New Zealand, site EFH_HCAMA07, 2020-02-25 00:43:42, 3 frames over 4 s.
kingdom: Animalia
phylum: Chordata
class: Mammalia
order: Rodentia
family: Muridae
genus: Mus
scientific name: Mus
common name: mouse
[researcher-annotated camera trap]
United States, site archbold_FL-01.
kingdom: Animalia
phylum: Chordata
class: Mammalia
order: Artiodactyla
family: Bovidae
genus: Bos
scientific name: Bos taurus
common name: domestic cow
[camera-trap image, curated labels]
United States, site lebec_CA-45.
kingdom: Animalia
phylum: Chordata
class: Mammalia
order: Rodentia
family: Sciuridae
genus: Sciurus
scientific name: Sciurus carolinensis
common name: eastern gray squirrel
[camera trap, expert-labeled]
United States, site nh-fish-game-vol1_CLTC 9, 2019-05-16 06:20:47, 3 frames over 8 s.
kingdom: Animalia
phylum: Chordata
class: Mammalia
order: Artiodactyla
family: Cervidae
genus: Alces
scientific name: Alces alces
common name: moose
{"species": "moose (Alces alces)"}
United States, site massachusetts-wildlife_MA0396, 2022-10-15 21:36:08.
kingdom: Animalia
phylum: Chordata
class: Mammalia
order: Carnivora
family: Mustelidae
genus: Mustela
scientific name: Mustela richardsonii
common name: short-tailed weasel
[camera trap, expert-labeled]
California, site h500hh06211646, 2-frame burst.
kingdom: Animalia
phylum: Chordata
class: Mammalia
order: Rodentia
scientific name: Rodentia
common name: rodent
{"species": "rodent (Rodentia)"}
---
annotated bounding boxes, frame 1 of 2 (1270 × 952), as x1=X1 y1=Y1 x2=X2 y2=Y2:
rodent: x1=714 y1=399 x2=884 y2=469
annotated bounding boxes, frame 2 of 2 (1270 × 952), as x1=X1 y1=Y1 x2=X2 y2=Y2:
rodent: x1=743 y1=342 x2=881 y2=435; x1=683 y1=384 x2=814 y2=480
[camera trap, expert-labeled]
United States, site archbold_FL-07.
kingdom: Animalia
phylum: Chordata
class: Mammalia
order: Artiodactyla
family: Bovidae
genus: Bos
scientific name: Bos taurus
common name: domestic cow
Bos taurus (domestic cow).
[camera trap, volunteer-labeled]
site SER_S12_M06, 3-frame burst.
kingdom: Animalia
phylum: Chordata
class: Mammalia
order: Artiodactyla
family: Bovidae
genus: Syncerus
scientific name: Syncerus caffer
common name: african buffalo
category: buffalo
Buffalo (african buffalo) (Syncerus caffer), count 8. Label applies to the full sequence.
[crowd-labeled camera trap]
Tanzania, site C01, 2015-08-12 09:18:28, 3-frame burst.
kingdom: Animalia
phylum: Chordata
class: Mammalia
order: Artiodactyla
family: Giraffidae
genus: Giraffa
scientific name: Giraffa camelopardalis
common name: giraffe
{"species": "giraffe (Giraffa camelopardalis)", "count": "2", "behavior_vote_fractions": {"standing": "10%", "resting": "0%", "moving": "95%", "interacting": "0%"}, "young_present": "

TASK INSTRUCTIONS: Only one number is expected: the count of lines in the entries holding the string "burst".

SOLUTION FOR THIS TASK: 3